These can be deployed with existing GPU clusters, PyTorch/DeepSpeed/FSDP stacks, and current RLHF/RLAIF practices.

Scalable RLHF/RLAIF pipelines for enterprise assistants
- What: Build or upgrade production RLHF pipelines to be more fault- and straggler-tolerant, improving throughput and cost-efficiency for domain-specific assistants.
- Sectors: Software, e-commerce, customer support, travel, fintech.
- Tools/Workflows: PyTorch Distributed + DeepSpeed ZeRO/FSDP; PPO-like RL with a central learner and many asynchronous actors/evaluators; human or synthetic preference data; reward model training loop; observability dashboards (KL divergence, reward drift, token throughput).
- Assumptions/Dependencies: High-quality reward data (human or synthetic), stable off-/near-on-policy corrections, GPU networking bandwidth, safety filtering in the loop.

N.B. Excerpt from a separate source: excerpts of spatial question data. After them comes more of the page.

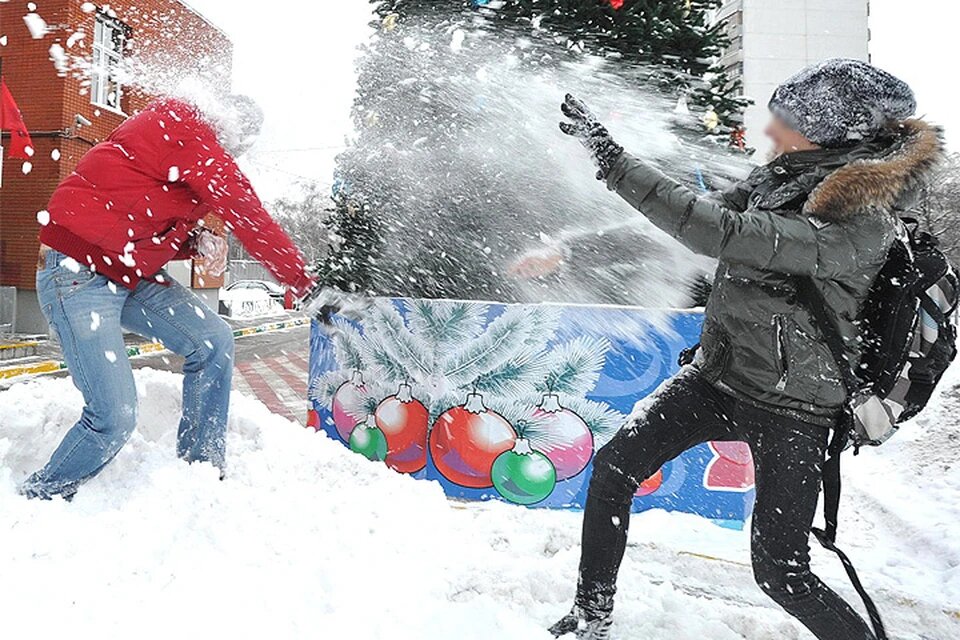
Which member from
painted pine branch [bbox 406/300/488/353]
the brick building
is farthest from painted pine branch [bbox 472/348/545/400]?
the brick building

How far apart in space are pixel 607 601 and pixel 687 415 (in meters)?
0.61

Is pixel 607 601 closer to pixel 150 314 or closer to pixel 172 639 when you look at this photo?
pixel 172 639

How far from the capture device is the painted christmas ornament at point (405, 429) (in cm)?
421

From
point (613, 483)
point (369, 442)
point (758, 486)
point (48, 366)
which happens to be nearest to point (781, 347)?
point (758, 486)

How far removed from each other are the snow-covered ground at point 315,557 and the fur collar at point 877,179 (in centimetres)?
147

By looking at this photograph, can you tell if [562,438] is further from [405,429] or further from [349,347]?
[349,347]

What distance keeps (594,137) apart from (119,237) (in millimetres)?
1729

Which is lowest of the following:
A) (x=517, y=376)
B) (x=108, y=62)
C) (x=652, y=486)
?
(x=108, y=62)

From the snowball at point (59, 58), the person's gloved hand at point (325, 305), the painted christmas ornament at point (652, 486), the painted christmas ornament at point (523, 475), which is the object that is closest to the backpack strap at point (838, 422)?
the person's gloved hand at point (325, 305)

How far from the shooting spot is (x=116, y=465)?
2852 millimetres

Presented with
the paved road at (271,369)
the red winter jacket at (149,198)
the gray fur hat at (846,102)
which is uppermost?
the gray fur hat at (846,102)

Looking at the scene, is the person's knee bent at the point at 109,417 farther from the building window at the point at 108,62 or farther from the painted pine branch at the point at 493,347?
the building window at the point at 108,62

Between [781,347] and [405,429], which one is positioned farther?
[405,429]

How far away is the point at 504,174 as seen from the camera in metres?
4.98
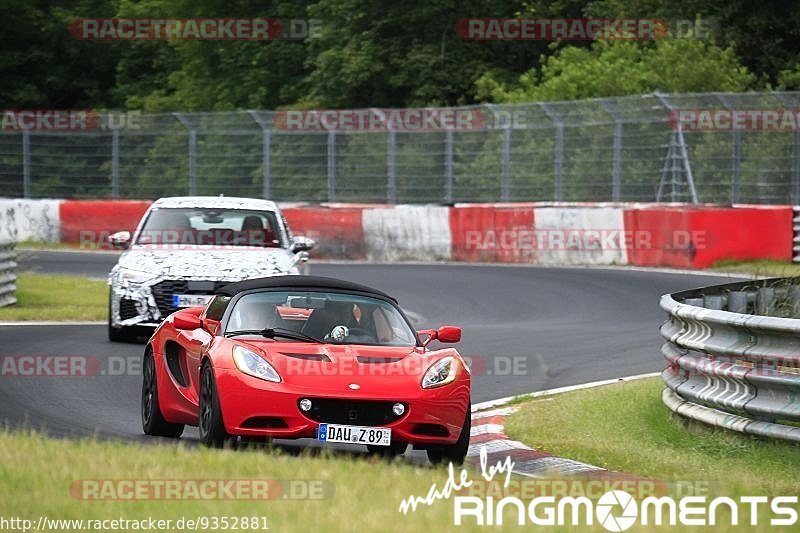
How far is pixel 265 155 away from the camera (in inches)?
1421

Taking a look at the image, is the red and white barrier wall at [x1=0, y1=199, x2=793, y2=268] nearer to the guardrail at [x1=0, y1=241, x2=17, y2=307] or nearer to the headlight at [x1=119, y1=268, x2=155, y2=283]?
the guardrail at [x1=0, y1=241, x2=17, y2=307]

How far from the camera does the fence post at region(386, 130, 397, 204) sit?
34422mm

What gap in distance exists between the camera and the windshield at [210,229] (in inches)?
720

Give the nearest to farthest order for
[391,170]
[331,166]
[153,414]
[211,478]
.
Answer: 1. [211,478]
2. [153,414]
3. [391,170]
4. [331,166]

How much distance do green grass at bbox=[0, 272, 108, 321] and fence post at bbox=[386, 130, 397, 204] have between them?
8.24m

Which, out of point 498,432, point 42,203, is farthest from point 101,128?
point 498,432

Cost-efficient cluster utilization for LLM fine-tuning
- What: Use asynchrony to keep GPUs busy despite imbalanced process arrival patterns, spot interruptions, or mixed hardware generations.

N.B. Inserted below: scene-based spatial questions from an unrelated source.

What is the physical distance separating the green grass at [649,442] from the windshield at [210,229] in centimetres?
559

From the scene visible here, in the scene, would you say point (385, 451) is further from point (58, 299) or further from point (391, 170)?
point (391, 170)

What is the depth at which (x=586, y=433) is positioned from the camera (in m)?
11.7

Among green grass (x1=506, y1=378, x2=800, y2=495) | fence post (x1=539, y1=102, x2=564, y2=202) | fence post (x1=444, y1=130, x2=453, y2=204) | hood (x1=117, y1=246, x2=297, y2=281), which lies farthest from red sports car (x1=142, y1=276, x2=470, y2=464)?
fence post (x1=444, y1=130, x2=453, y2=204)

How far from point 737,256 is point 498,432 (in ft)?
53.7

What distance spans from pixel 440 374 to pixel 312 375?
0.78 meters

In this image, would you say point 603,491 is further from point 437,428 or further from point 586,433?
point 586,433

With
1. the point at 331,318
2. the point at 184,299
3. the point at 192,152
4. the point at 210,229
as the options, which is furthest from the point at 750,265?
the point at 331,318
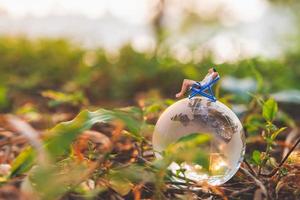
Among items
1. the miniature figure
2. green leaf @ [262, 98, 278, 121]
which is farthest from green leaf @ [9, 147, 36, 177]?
green leaf @ [262, 98, 278, 121]

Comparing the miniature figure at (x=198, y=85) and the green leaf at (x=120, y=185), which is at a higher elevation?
the miniature figure at (x=198, y=85)

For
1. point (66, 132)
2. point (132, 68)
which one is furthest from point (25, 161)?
point (132, 68)

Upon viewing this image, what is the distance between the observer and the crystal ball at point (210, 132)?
124 cm

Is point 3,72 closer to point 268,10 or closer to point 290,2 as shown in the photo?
A: point 290,2

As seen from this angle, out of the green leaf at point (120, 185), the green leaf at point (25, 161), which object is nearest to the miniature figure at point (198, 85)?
the green leaf at point (120, 185)

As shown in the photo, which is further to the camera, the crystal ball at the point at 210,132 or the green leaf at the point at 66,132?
the crystal ball at the point at 210,132

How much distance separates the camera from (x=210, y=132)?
1255mm

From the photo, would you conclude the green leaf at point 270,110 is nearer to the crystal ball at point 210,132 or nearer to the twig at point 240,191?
the crystal ball at point 210,132

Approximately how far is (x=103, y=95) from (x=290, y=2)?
14.2 ft

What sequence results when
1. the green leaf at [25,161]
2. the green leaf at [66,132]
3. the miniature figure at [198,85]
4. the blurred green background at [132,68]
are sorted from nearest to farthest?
the green leaf at [66,132]
the green leaf at [25,161]
the miniature figure at [198,85]
the blurred green background at [132,68]

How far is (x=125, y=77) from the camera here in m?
4.00

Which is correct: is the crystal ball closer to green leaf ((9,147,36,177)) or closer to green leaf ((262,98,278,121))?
green leaf ((262,98,278,121))

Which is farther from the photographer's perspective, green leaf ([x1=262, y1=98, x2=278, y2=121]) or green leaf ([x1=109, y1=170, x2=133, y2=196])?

- Sectors: Cloud/AI infrastructure, energy.
- Tools/Workflows: Kubernetes/Slurm orchestration of learner/actor/evaluator roles; elastic autoscaling; spot-instance tolerance; NCCL/HPC collectives; job preemption.

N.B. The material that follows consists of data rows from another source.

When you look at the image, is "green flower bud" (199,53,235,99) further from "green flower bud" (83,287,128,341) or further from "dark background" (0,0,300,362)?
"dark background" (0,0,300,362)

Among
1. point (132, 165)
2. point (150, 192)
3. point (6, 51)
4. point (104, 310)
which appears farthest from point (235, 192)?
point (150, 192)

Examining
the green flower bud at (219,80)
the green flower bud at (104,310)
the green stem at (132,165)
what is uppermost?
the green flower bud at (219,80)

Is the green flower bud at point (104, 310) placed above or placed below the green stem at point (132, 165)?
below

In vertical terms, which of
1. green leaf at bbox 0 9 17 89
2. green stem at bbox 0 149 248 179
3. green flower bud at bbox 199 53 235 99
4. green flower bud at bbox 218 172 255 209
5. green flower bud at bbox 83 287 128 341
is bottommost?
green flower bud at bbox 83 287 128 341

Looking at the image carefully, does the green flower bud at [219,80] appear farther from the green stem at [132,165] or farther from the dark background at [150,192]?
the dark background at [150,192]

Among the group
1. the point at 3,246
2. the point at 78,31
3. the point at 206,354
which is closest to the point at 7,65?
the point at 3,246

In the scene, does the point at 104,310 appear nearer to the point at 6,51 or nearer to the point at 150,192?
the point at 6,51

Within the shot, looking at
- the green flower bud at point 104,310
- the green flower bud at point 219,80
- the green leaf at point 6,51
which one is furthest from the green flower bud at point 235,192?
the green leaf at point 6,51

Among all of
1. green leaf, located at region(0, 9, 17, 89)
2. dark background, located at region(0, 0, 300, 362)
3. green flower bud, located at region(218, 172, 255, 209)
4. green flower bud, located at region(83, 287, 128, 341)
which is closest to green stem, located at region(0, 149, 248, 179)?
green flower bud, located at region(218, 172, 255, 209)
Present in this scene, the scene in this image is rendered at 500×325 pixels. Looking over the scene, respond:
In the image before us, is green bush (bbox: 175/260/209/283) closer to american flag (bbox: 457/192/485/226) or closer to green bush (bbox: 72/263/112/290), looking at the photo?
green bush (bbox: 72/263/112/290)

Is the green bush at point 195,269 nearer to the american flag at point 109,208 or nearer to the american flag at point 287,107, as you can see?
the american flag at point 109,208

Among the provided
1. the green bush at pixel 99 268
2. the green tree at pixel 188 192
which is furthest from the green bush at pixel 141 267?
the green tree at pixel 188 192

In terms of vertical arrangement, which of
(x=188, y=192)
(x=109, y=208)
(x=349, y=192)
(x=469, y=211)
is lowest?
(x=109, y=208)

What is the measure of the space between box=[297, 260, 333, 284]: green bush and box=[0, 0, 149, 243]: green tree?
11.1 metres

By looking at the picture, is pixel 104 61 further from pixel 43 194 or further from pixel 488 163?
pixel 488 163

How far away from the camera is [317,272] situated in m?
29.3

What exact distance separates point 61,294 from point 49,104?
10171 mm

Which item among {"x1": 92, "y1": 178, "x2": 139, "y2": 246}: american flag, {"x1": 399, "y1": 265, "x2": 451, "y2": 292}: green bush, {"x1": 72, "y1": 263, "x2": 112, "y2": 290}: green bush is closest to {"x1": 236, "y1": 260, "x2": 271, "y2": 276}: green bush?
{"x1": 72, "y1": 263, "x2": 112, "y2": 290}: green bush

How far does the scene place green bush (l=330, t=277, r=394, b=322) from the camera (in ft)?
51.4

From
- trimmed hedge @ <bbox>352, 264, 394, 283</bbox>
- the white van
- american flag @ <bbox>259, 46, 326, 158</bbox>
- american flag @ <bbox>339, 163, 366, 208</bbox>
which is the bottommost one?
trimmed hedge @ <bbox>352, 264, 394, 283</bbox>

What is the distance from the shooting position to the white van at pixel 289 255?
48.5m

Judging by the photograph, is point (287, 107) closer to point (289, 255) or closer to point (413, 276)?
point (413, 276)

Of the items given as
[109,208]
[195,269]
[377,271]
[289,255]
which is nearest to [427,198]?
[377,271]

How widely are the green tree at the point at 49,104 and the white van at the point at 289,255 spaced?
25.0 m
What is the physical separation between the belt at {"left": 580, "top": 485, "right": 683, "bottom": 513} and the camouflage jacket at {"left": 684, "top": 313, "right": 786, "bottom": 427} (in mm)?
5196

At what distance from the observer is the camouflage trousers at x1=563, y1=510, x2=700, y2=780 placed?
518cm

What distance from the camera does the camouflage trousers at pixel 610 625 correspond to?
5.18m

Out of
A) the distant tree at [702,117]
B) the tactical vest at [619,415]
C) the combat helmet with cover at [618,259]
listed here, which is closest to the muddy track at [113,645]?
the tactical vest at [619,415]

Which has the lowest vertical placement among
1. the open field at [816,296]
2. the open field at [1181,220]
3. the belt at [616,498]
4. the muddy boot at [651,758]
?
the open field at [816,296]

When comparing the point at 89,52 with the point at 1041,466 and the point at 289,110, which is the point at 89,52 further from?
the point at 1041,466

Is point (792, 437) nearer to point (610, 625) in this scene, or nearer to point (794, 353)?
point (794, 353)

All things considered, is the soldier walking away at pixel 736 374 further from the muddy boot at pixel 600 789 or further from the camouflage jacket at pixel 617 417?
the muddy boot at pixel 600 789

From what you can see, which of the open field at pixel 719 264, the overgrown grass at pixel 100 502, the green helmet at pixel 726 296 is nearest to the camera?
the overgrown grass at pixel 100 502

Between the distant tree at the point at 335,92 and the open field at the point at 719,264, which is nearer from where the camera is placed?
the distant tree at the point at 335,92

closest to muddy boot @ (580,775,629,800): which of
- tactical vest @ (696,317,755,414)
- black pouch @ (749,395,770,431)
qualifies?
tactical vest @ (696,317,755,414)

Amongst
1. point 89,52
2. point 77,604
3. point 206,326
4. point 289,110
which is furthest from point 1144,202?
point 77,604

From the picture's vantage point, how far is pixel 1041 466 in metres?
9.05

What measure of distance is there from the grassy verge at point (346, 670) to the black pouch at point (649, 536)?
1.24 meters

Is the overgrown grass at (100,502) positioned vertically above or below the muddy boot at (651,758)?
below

- Assumptions/Dependencies: Robust checkpointing, replay buffers/queues, tolerance to gradient/policy staleness.
Continual improvement of production chatbots with human-in-the-loop feedback
- What: Ingest real user feedback and offline logs asynchronously to update reward models and refine policies on a regular cadence without retraining from scratch.
- Sectors: Consumer apps, customer service, education.
- Tools/Workflows: Feedback collection portal; preference labeling or implicit signal mining; evaluator queues; gated deployment with A/B testing.
- Assumptions/Dependencies: Data privacy/consent compliance; guardrails to avoid negative feedback loops; reward hacking mitigation.
Faster research iteration for alignment and RL algorithms
- What: Run large-scale ablations (e.g., PPO variants, KL penalties, reward shaping) by decoupling experience sampling and optimization to speed experiment throughput.
- Sectors: Academia, corporate research.
- Tools/Workflows: Open-source stacks (PyTorch + FSDP/DeepSpeed, PEFT/LoRA/QLoRA), reproducible configs, low-rank adapters to reduce cost and accelerate iteration.
- Assumptions/Dependencies: Compute quotas, comparable evaluation suites, stability monitoring (e.g., divergence alarms).
Domain-specific RL finetuning under compliance
- What: Train health/finance/legal assistants with constrained, auditable RLHF pipelines that can pause/continue without full synchronization barriers.
- Sectors: Healthcare, finance, legal.
- Tools/Workflows: Segregated datasets and reward models; PII-safe logs; compliance gating (HIPAA, GDPR); RL pipelines with red-teaming and reward audits.
- Assumptions/Dependencies: Access to safe, labeled domain data; strict access controls; explainable reward models.
MLOps upgrade: RLHF-as-a-service inside organizations
- What: Internal platform offering asynchronous RLHF jobs as a self-serve product to teams building vertical assistants.
- Sectors: Enterprise software, platform teams.
- Tools/Workflows: Job templates for actors/learners/evaluators; replay data stores; metrics/SLOs; integration with model registries and canary deploys.
- Assumptions/Dependencies: Centralized governance; budget isolation; cluster observability; policy/version management.
Energy and cost tracking for training efficiency
- What: Monitor energy/token and $/token; leverage asynchrony to schedule work into lower-cost windows without halting the pipeline.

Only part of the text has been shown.